Observers can help by calling in any whale sighting immediately and when possible photographing the whales to help provide IDs. To report a sighting, call 1-866-ORCANET, email info@orcanetwork.org, or pos on our Orca Network Facebook pageat www.facebook.com/OrcaNetwork.

Whale sightings from the public provide critical information about the travels of the whales, and timely reports enable Orca Network to alert researchers who can then obtain photo identification and prey and fecal samples from the whales during their visits into Puget Sound. Please include the species, location, time, direction of travel, and approximate number of whales. Also include any behaviors you may observe (breaching, spy-hops, feeding, etc).
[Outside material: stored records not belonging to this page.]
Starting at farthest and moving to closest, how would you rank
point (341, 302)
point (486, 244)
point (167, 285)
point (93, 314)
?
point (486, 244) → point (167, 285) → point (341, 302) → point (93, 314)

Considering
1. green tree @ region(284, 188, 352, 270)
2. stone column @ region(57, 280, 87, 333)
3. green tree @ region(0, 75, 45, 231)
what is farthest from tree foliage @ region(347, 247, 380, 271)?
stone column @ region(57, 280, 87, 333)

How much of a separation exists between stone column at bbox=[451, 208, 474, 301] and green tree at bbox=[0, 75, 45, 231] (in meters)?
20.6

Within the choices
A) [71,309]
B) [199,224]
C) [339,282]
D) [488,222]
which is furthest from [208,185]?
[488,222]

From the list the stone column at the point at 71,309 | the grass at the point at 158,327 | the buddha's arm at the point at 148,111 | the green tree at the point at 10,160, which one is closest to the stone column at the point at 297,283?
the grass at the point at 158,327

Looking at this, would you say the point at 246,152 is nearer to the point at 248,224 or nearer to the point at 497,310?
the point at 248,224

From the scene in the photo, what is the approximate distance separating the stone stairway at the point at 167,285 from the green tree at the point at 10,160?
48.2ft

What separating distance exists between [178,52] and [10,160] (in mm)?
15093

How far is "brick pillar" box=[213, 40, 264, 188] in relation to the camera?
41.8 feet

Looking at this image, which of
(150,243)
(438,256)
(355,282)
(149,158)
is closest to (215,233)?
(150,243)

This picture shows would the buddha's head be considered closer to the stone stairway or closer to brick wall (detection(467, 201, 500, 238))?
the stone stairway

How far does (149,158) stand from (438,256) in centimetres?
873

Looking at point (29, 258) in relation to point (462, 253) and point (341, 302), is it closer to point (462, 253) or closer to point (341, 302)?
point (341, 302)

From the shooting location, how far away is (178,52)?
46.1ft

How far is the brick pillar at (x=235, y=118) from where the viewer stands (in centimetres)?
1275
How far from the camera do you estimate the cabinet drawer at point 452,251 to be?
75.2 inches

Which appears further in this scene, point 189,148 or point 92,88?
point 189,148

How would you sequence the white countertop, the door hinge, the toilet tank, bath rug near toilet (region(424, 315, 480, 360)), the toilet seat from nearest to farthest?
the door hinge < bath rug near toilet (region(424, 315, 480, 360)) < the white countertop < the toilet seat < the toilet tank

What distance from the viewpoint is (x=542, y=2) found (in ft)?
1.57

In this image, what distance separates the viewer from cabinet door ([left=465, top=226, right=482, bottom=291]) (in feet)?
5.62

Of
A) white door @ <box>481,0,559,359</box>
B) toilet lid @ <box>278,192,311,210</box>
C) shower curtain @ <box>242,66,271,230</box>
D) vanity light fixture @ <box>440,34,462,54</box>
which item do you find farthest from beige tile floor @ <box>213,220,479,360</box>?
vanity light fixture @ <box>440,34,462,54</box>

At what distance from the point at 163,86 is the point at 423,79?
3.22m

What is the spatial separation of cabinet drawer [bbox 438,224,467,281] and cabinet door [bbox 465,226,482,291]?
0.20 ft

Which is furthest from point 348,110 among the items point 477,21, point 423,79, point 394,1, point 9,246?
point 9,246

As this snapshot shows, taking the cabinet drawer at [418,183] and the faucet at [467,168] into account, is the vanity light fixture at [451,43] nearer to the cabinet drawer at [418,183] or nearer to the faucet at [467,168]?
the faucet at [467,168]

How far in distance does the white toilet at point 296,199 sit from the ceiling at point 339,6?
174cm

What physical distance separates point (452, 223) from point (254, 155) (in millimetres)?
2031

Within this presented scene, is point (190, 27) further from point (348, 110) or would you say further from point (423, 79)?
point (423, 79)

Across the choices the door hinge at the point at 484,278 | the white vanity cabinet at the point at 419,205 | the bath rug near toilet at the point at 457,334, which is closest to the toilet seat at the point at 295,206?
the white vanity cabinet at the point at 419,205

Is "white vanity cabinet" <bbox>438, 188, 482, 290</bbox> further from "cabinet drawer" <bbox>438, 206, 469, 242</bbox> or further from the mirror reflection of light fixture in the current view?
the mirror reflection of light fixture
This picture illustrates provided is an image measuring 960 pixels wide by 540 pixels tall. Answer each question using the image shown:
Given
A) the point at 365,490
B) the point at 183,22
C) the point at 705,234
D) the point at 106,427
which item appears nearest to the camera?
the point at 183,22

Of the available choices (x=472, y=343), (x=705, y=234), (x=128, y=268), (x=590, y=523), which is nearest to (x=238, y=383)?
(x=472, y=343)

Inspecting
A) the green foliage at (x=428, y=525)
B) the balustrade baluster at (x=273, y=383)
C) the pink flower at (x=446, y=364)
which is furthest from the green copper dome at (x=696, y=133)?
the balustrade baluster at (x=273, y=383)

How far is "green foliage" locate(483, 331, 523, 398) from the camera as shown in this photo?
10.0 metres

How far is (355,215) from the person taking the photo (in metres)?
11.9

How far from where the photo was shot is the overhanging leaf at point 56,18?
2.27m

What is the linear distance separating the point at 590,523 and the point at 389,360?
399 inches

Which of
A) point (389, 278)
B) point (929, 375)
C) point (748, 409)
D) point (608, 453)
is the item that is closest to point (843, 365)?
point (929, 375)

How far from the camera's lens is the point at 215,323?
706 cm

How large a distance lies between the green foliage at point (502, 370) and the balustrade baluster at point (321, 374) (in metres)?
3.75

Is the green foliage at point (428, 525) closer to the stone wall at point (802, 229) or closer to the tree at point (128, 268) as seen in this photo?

All sightings are in turn shared with researchers, agencies, and the public through our Whale Sightings Email list, Orca Network website and Facebook and Twitter pages, and at our Langley Whale Center on Whidbey Island.

The Whale Sighting Network, Langley Whale Center and Orca Network website and Facebook Page also provide up to date information on the latest research and issues related to orcas, salmon, other cetaceans and their habitats, along with federal whale watching regulations and Be Whale Wise guidelines for viewing marine mammals (www.BeWhaleWise.org).

To join the Whale Sighting Network email list and receive whale sighting information to improve your chances of observing whales off our shorelines, sign up on our website: www.orcanetwork.org.

Orca Network’s Howard Garrett says, “We are very fortunate to live in a place where we can look out from nearby shorelines and see those majestic black fins parting the waters. We are thankful for the hundreds of citizens who report sightings each year, providing valuable data to help in recovery efforts for the endangered Southern Resident orcas.”